■ **THE TASK**:
Which rows below contain the word "player"? Gather every one of them, copied in full.

■ **EXERCISE INPUT**:
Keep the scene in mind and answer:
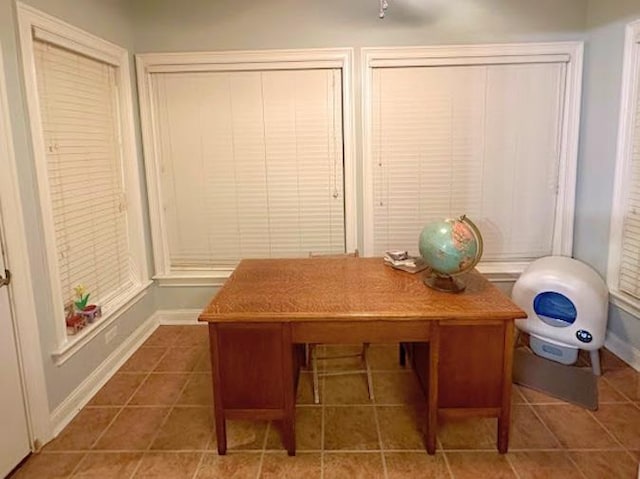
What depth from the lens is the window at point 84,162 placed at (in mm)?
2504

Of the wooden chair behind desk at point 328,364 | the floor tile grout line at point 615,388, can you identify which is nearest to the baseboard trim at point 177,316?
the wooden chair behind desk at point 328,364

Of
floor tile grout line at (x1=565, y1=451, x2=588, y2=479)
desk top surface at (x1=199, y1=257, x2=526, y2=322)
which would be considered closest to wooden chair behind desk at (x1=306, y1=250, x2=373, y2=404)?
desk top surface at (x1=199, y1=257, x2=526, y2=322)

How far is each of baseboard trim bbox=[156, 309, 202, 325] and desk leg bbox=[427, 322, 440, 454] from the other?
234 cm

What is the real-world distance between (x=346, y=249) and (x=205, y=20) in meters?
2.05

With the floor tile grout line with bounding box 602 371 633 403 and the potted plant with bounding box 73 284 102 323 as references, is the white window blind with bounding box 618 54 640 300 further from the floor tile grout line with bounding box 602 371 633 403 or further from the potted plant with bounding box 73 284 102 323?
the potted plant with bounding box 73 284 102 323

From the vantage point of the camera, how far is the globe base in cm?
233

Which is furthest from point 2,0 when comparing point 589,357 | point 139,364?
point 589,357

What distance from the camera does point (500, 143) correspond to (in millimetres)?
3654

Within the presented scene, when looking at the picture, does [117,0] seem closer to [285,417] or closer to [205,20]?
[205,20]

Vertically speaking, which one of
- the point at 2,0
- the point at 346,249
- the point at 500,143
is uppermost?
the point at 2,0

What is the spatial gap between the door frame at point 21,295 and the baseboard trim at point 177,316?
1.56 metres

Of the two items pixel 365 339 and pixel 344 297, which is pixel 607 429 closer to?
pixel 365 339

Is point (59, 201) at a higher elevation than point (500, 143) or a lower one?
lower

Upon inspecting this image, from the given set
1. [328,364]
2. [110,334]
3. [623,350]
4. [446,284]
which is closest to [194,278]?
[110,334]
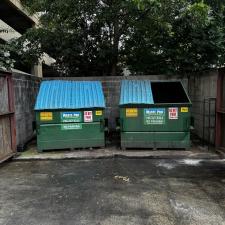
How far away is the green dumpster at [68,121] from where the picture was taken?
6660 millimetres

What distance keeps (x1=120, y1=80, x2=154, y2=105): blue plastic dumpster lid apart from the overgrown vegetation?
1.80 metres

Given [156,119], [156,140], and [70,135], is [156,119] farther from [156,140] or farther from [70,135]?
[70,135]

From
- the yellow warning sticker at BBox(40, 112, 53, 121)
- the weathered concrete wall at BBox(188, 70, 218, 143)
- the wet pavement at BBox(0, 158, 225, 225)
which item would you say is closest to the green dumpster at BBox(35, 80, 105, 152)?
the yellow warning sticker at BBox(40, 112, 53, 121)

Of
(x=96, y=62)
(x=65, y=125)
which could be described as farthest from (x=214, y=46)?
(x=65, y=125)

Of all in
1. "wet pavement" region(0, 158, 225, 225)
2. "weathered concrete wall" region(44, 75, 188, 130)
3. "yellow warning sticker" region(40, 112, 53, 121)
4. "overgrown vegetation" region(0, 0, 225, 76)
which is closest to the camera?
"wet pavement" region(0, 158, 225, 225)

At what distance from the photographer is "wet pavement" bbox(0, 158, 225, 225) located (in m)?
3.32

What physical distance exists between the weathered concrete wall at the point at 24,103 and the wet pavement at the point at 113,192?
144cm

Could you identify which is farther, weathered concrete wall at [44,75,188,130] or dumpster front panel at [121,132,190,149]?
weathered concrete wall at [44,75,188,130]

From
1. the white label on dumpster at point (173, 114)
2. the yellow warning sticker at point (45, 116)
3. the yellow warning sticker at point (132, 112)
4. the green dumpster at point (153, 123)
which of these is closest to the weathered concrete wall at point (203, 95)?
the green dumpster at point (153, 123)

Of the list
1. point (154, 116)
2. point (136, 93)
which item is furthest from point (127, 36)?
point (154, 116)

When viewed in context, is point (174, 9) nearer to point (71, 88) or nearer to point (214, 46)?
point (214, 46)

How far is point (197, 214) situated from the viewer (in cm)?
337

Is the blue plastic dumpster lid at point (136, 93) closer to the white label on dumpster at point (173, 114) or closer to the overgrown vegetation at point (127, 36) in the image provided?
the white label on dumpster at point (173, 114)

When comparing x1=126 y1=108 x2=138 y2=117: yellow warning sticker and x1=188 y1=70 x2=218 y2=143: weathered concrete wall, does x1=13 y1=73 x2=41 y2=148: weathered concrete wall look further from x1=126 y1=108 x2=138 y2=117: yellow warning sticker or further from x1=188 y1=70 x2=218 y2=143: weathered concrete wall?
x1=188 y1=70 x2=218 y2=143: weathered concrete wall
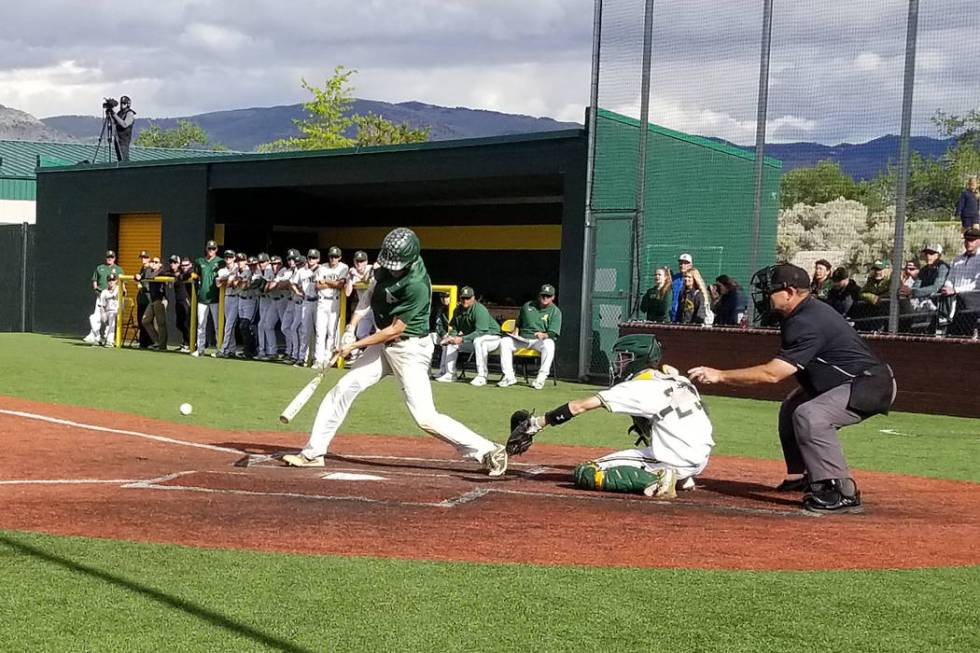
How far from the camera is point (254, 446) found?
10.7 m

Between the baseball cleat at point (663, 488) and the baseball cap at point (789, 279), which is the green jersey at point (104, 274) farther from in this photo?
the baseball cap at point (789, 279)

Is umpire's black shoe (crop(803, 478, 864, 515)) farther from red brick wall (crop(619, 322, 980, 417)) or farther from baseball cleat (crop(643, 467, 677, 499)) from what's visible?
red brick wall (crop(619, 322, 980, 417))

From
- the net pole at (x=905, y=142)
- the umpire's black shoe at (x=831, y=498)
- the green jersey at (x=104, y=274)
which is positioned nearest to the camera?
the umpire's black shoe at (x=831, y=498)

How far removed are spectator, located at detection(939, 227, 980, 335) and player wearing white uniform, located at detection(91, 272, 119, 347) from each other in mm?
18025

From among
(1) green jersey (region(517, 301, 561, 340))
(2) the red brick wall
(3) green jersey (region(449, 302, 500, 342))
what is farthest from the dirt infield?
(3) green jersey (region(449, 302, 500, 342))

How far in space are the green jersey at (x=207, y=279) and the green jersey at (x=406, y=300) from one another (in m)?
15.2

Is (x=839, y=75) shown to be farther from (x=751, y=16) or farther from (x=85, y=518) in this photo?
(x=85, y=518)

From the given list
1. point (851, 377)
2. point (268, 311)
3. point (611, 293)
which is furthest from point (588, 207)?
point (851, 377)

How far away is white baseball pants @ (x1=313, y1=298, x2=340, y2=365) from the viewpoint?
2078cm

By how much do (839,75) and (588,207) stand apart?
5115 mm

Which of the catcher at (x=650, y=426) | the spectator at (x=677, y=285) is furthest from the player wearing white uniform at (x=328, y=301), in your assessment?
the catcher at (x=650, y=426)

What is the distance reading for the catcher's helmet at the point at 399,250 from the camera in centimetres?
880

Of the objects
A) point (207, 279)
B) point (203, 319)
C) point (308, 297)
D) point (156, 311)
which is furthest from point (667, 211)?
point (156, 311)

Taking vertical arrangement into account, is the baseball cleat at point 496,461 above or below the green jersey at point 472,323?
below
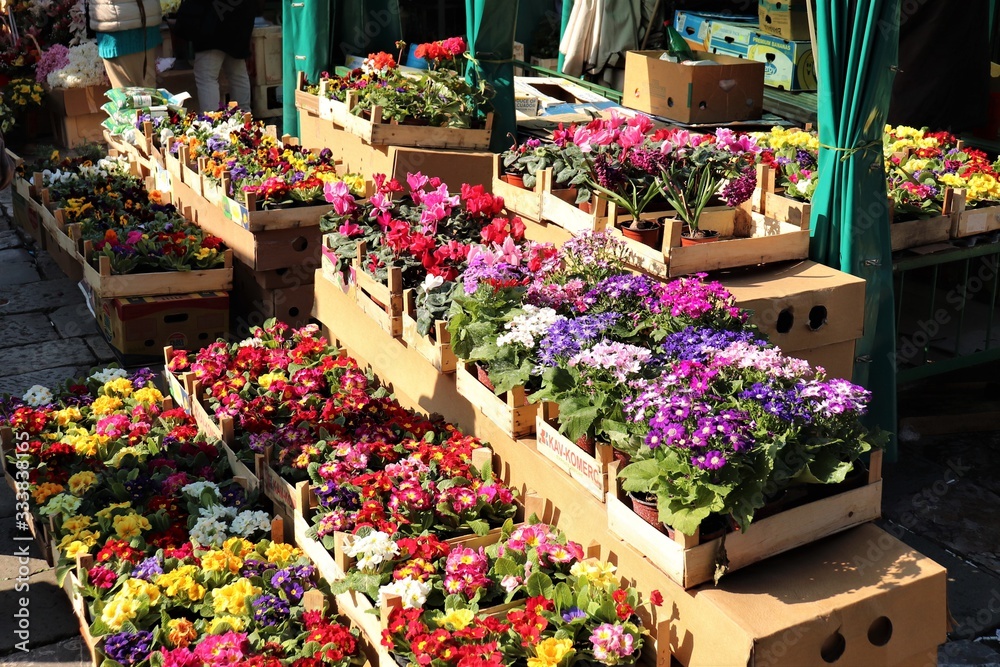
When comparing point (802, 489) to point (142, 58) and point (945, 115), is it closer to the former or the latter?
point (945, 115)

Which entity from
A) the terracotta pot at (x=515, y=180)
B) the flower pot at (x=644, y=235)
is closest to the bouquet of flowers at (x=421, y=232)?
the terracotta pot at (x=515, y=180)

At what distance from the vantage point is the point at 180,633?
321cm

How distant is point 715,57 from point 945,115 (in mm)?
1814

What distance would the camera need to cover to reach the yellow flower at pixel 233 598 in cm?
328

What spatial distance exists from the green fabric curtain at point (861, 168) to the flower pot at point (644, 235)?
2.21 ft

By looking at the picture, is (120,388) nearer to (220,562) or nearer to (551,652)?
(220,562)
* * *
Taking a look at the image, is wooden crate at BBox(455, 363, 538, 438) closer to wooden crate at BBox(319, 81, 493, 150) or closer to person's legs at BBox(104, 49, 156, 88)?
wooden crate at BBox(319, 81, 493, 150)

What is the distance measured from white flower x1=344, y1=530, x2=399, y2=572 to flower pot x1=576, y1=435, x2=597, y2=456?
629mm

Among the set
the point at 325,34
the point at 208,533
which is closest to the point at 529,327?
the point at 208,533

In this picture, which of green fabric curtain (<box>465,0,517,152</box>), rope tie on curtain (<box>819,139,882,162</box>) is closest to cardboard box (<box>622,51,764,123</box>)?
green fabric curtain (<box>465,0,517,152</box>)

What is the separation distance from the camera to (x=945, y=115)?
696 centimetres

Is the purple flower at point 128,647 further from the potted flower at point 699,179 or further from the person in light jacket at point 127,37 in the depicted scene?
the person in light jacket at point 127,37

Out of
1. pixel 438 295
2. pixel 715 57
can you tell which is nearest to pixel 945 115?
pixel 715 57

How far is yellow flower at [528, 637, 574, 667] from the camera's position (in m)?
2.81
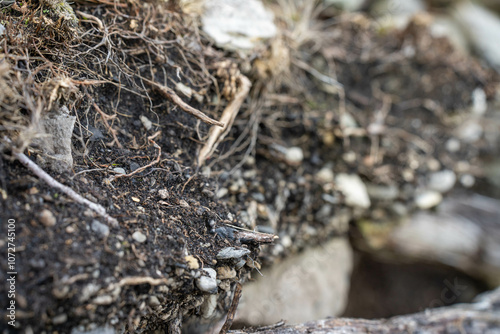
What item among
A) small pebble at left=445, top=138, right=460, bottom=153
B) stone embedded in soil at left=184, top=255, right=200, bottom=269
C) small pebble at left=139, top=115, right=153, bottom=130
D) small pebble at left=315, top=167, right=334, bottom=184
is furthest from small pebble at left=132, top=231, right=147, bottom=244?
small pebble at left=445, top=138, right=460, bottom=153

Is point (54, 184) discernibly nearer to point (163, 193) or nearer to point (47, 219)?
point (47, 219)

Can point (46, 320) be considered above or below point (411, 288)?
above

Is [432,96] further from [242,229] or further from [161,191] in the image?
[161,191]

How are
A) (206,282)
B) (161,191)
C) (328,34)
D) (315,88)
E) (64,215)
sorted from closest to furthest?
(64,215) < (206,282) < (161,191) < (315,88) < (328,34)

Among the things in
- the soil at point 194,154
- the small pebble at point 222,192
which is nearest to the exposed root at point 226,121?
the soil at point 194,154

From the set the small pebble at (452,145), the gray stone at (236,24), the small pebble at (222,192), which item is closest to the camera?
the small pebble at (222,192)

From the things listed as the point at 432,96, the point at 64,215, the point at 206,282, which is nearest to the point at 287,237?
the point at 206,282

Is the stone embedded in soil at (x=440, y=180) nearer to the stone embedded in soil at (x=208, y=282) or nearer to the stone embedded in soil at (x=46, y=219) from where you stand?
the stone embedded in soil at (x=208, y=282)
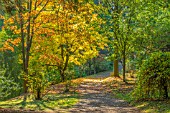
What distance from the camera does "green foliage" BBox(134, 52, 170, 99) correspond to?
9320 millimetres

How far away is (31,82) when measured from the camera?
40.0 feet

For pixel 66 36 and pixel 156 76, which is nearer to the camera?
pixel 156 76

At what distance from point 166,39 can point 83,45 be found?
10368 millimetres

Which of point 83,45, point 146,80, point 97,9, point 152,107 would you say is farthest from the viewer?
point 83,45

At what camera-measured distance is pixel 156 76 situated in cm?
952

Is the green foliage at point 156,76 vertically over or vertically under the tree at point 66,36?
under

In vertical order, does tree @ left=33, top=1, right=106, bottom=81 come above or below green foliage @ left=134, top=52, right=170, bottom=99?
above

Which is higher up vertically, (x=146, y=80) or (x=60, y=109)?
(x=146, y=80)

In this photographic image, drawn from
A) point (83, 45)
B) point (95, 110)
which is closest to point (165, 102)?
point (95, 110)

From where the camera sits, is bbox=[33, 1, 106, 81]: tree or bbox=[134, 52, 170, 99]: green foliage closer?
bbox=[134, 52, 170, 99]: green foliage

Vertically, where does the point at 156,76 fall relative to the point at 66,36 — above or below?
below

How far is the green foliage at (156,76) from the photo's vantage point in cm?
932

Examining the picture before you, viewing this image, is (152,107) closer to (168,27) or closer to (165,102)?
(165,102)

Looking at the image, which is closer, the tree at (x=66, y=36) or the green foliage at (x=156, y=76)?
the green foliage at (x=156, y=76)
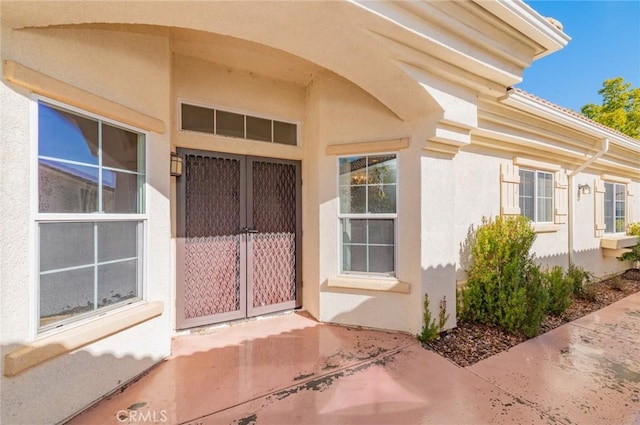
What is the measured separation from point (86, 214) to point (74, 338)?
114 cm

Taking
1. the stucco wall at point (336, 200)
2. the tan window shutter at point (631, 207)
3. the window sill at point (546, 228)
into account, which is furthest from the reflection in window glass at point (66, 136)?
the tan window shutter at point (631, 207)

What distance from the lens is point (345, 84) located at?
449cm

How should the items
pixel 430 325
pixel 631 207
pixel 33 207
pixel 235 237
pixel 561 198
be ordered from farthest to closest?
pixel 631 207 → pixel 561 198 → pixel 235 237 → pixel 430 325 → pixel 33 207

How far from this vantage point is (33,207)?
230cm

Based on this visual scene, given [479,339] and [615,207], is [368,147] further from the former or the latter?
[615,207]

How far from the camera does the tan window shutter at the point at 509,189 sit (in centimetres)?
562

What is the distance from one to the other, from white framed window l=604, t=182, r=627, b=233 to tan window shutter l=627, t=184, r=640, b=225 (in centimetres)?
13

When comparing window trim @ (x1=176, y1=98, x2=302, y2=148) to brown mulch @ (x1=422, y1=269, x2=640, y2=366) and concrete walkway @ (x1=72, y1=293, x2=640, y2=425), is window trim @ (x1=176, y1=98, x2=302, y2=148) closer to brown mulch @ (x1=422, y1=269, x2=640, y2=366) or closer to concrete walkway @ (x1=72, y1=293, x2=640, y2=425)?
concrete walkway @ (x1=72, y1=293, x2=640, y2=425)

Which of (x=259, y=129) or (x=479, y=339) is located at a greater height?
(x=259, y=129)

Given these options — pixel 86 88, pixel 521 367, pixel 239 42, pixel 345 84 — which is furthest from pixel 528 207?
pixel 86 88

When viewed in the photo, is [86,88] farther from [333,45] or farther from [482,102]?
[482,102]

■ **FINISHED EXERCISE**:
How far removed are spectator, located at detection(939, 227, 980, 335) and player wearing white uniform, located at detection(91, 272, 119, 347) from each other in mm?
Which of the catcher at (x=650, y=426) | the spectator at (x=677, y=285) is furthest from the player wearing white uniform at (x=328, y=301), in your assessment?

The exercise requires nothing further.